Task 1.
Decide whether each statement below agrees with the passage on Catherine Fillol. Answer yes or no for each, quoting the exact words of the passage that decide it.
(a) Sir Edward Seymour contested his father-in-law's will in 1531.
(b) Contemporary evidence backs up the alleged affair with Sir John Seymour.
(c) Anne Stanhope was Sir Edward Seymour's first wife.

Catherine Fillol (or Filliol; c. 1507 – c. 1535), Lady Seymour, was the daughter and co-heiress of Sir William Fillol (or Filliol; 1453 – 9 July 1527), of Woodlands, Horton, Dorset, and of Fillol's Hall, Essex.

She became the first wife of Sir Edward Seymour, who went on to become the first Duke of Somerset of a new creation, Lord Protector of England and the uncle of King Edward VI, after his sister Jane married King Henry VIII. A 17th-century marginal note to copy of Vincent's Baronage at College of Heralds alleged that she had had an affair with her father-in-law, Sir John Seymour. 
However, there is no contemporary evidence to support this. Catherine Fillol may have gone to a local convent, as this seems to be implied by a remark in her father's will. The will was challenged by Sir Edward Seymour in 1531, on the basis that his father-in-law was not of sound mind. In 1535, Sir Edward Seymour married his second wife, Anne Stanhope, indicating that Catherine Fillol had probably died no later than early 1535.

Provided records.
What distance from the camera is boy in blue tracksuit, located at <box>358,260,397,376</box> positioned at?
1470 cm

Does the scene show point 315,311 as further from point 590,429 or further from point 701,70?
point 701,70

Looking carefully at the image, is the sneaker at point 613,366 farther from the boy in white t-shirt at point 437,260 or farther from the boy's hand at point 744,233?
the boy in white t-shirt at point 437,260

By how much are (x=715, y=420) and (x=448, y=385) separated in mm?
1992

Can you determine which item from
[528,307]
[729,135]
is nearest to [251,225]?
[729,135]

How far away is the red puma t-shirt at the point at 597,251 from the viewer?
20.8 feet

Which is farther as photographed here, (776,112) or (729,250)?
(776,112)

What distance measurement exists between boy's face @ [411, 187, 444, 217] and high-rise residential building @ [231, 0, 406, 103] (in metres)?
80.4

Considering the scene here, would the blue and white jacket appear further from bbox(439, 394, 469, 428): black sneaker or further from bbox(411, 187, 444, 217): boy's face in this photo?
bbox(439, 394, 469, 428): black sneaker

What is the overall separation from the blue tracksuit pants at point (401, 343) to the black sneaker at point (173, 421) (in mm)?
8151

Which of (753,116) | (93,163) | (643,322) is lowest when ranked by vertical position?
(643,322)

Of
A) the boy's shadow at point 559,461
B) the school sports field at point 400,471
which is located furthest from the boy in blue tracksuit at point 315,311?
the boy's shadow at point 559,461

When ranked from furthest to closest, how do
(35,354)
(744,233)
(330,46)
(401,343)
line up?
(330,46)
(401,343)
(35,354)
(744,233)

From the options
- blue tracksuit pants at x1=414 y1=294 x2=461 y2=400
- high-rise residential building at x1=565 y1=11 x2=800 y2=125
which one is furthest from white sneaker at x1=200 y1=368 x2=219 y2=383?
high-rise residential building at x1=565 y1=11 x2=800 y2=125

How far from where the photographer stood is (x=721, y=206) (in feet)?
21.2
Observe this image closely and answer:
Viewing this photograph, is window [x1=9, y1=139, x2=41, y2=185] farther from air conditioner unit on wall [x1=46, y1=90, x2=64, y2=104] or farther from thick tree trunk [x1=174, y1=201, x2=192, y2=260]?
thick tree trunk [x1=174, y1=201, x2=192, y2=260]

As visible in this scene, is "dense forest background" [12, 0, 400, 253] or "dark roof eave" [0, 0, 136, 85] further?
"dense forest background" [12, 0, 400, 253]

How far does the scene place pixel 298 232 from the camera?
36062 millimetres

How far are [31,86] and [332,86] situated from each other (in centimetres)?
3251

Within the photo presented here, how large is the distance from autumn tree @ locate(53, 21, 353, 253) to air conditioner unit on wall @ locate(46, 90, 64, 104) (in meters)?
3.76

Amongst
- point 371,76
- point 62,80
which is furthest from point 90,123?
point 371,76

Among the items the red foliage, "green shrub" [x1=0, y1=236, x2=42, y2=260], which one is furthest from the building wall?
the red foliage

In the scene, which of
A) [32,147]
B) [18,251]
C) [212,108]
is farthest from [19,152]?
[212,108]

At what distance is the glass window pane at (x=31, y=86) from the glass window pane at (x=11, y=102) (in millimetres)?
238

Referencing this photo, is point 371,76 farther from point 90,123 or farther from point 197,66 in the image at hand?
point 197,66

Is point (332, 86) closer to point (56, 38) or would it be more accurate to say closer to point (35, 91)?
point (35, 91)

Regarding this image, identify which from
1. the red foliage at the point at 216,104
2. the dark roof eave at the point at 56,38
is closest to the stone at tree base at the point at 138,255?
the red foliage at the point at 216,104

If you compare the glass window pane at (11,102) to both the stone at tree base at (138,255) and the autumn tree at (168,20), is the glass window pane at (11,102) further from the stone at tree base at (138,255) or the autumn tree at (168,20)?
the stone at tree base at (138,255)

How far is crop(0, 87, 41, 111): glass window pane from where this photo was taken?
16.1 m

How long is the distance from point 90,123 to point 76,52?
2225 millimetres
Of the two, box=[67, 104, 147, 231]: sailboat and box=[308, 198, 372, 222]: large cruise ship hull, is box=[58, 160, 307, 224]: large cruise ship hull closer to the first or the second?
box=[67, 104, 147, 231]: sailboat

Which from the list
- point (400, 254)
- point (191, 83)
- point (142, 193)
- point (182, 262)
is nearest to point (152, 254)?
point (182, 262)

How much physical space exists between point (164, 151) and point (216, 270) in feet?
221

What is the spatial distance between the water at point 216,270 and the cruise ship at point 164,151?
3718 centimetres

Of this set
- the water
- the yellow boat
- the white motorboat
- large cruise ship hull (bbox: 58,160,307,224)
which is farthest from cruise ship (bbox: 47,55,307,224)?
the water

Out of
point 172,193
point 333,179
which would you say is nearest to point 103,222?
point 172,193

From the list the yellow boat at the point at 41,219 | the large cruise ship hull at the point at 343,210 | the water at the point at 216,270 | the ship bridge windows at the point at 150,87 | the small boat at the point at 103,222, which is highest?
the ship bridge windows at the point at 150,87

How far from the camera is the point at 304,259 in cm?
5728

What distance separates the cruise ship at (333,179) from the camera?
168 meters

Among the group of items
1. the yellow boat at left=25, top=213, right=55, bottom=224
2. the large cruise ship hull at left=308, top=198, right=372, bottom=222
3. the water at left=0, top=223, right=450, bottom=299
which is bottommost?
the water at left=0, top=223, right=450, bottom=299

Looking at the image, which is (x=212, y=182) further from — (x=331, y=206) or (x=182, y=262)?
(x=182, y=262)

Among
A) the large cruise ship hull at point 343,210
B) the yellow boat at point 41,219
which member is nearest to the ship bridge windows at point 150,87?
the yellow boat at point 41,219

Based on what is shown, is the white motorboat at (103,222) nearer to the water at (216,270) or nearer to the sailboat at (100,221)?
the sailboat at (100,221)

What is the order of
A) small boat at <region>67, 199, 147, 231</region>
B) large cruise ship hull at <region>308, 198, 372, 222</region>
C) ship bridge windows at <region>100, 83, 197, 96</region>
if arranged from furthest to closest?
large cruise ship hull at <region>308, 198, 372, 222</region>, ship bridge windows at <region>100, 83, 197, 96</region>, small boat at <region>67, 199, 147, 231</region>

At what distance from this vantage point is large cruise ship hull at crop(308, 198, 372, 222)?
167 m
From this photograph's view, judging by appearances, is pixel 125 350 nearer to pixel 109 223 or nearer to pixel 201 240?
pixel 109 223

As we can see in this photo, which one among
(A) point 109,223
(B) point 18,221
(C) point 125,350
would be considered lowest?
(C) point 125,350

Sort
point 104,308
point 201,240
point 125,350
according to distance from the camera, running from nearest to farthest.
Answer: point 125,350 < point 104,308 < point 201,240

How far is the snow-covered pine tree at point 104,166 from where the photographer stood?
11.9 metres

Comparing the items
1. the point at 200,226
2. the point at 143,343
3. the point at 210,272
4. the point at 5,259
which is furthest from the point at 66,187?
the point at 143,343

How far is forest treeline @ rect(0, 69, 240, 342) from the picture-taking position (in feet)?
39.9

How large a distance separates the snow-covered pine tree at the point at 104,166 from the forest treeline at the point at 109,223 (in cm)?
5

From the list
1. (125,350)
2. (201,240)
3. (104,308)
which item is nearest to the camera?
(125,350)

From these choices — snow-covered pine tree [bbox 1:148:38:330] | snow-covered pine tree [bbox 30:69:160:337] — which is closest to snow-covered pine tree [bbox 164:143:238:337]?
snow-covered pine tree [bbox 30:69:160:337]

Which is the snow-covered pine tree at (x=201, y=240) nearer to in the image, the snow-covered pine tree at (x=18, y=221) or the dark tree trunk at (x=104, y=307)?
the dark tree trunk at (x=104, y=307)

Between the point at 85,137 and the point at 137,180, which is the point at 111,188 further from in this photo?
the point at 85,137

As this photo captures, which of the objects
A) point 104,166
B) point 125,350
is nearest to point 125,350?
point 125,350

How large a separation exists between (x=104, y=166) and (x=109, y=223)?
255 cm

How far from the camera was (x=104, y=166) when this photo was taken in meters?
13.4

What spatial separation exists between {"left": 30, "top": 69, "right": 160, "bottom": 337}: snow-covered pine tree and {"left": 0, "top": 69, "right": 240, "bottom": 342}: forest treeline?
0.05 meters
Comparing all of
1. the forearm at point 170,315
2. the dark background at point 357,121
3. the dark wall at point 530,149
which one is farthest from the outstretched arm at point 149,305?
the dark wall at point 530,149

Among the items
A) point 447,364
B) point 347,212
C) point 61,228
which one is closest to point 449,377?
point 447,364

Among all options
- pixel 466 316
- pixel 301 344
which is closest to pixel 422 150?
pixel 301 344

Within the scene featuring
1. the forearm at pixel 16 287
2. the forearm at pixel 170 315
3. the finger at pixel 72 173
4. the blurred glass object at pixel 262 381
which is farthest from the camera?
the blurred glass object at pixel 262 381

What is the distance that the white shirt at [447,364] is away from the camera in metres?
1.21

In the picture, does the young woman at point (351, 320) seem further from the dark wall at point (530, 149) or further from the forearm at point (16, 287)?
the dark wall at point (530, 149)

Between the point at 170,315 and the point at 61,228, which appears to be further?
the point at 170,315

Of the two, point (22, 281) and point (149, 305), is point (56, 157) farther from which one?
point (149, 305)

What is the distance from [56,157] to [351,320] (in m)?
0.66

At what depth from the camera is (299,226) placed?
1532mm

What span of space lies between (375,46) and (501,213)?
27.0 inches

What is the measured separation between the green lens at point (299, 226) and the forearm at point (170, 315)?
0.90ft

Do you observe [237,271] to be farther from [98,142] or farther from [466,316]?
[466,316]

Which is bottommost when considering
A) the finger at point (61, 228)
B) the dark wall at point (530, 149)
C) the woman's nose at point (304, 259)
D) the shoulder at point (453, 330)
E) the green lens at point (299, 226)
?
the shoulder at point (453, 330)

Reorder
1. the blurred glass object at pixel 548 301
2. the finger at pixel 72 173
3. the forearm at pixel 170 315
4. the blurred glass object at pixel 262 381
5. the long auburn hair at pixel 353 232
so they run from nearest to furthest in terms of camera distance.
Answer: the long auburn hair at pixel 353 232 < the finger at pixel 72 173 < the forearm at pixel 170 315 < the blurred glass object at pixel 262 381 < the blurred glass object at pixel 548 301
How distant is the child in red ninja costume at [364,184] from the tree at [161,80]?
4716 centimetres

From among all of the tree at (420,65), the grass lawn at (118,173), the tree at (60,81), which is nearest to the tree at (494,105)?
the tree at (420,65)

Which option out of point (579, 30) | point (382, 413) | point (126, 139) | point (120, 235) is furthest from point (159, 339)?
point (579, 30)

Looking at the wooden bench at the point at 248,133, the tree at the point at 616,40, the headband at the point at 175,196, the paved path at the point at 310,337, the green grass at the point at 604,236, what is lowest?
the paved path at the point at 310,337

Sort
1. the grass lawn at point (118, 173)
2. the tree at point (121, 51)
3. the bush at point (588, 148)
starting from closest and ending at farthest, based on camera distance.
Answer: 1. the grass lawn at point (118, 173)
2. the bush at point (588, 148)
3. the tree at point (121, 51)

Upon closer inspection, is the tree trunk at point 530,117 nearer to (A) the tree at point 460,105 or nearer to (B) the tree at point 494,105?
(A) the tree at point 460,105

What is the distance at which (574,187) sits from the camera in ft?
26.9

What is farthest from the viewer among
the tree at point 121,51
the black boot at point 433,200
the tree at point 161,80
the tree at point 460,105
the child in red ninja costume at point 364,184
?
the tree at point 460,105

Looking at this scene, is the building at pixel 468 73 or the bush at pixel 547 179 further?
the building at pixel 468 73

Task 2. How many lines of the records contain the word "image"? Give only the number.

Exercise answer 1.
(a) Yes: "The will was challenged by Sir Edward Seymour in 1531"
(b) No: "there is no contemporary evidence to support this"
(c) No: "In 1535, Sir Edward Seymour married his second wife, Anne Stanhope"

Exercise answer 2. 6